Y’see, I have a very…complicated history with my book. I wrote it for NaNOWriMo about 7 years ago. I asked a few people if they would mind reading it for me, and help me edit it. My boyfriend, girlfriend, and best friend all said yes. I sent it to them. If I remember correctly, my girlfriend started off saying she was really busy but would get to it. We’ve since been married and divorced; she never got to it. From what I remember, my boyfriend at the time (now my ex-husband) told me my writing was too flip for him and he couldn’t help me. My best friend said he couldn’t get past the first few pages because it wasn’t really his style/genre. Maybe I should just let it die and move on to another project, I thought.
Over the years, when I’ve mentioned my book and the trouble I was having motivating myself to edit it and finding people to help me edit (I’ve never had the money to pay someone, though one day, maybe.), a few friends or partners said they’d love to read it and told me to send it along. I did.
I get it. Life gets in the way. Or my book sucks. It could. I’d just prefer to hear that and why. One of my pet peeves in my college writing classes was that people would think saying “it’s great” or “I didn’t like it” counted as constructive criticism/praise. Could you please tell me why you thought it was great? What part(s) were great? Or what about it did you not like? Is there anything you can think of that would make it better?
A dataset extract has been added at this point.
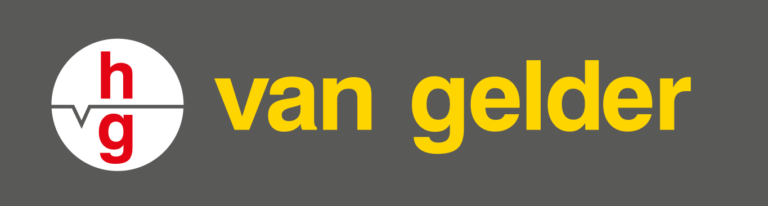 Friends of IT4Kids - Van Gelder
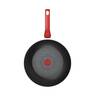 Tefal Daily Expert tava 20cm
My most treasured teachers, professors, and fellow students knew how to give constructive criticism. When I was in high school, it was hard to hear that I used too many clichès. But you know what? It helped me dig deeper, beyond what everyone says about things and really, truly think about what I was trying to say. Does this character’s significant other “complete” her, or does he “miraculously have a copper key to a hidden room in her soul”?
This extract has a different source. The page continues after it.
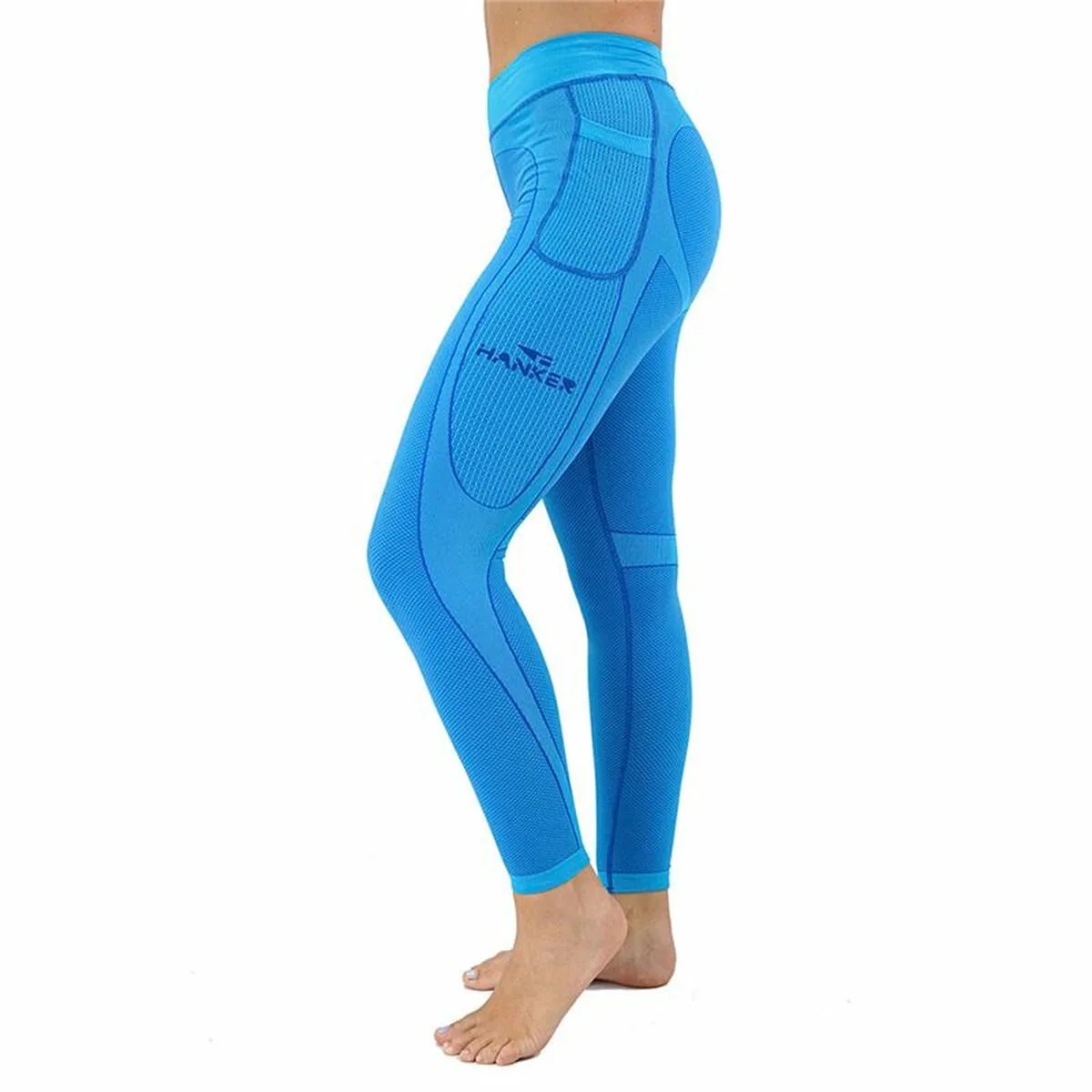 Pantalon de sport long hanker woma bleu s6418003655. Diaytar, c'est l'histoire d'une passion pour les bons produits, quels qu'ils soient, et du désir de les partager avec vous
Yes, it was hard to hear the bad criticism. But it made being told I had a real ear for dialogue and being favorably compared to J. D. Salinger and Tobias Wolff all the sweeter.
I tried telling my friends and partners that, seriously, if it sucks, tell me. Just tell me why. Most recently an ex-girlfriend had said she’d take a stab at it, but life…exploded in more ways than one. My sister also has a copy. She got the furthest, that I know of…about a quarter-ish in. She said it was good and she liked it, but it was a little darker than she was expecting. Also that she recognized a lot of what I’ve gone through in it.
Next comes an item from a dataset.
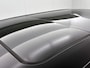 Citroën C5 Aircross Max Comfort Range 74 kWh | Elektrisch Verstelbare Massagestoelen | Accu 99% | Navigatie | Panoramisch Schuif/Kantel Dak | Handsfree Kofferbak | Matrix Koplampen |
Not gonna lie; she’s right. Shit gets heavy in my book. And there is a whole lot of my life in it. Fictionalized aspects of real people in my life are peppered amongst the characters and plot. Since I was writing under a severe deadline, I went with the old adage: write what you know.
The other day, when helping a friend edit a memorial for a dearly departed, said friend remarked how much fun it was to write and edit with me. I concurred, and said we’d have to write something together. Or, I ventured, “maybe I should sit down one day (or weekend) with you and edit my damn book.” He replied that he didn’t know I had a damn book. When I explained the whole history from above, he told me to send it to him. Many feelings popped up: trepidation (no, not another friend who’s going to just let it go or not tell me it sucks or something. Please.), fear (what if he does read it and it sucks?) and guilt (why don’t you get your ass in front of a computer, edit your own damn book , and see if you think it sucks.) Pushing them aside, I asked if he was sure. He responded with a simple, “yes.”
So I sent it. This was on Thursday. Last night, he apologized for not getting to it yet. I laughed, refreshed by his earnestness. Then I reassured him that it had only been a day and I didn’t expect a full report, or even him to have cracked it open yet. “Now, six months down the line, if I don’t hear anything, then I might be a little upset.” He told me that wouldn’t happen. We’ll see.
But the most important thing is that I was thinking about that conversation with him tonight in the supermarket. And I was thinking about the characters and…they started whispering to me again. They were still there. Still waiting to be worked on, to be brought more fully to life. And then I found myself…with the doc open in front of me and…editing. So, naturally, I had to run and blog about it, so I could be sure to optimize my procrastination time!
Now that I’m done with this blog post, I’m going back to editing my book.